At some point today - while I was driving the car in a traffic jam - I started to ponder a comment by Andreas Manessinger on the photography skills: "I know these days, and somehow, sometimes being distracted by things we care for or things we'd like to not have to care for, sometimes, somehow our cumulated experience runs on autopilot and - produces a gem. Not really by its own, because it's we who have put our soul into it, tended and nursed it for years, but sometimes, somehow it can make it on its own."
Recently I have had interesting experiences with the "photography muse" - if there is such a thing - or more probably that part of the brain involved in taking photos.
For example, I'm innocently driving past an open field where the snow is starting to lighten a bit thanks to the morning sun reaching through the cloud cover, but the lamps along the walking paths are still on, making yellow z-shape tracks across the field, and there is a little bit of snowfall which blurs the distant trees into gray-blue abstract shapes.
And it is as if some creature sitting on my shoulder is suddenly wide awake and is shaking in eagerness and shouting out loud: "A photo!
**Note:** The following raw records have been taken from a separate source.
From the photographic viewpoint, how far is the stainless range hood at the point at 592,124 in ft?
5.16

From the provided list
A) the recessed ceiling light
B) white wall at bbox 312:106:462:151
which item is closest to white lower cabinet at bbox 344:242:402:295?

A photo! A photo!" And it is difficult to not to stop the car right there (where a car should not be stopped) and walk towards the edge of the field and start taking photos.
These things happen every so often, and sometimes I even manage to do some photography. But unfortunately it is not always that you produce a good result, and the disappointment can be great.
Then there are those situations when you don't really feel any great anticipation, just take a snapshot, but miracuously the result is something you couldn't have expected, a glimpse of reality revealed to you when viewing the photo on the computer screen.
A difficult beast, the photography creature. But well worth the nurturing effort.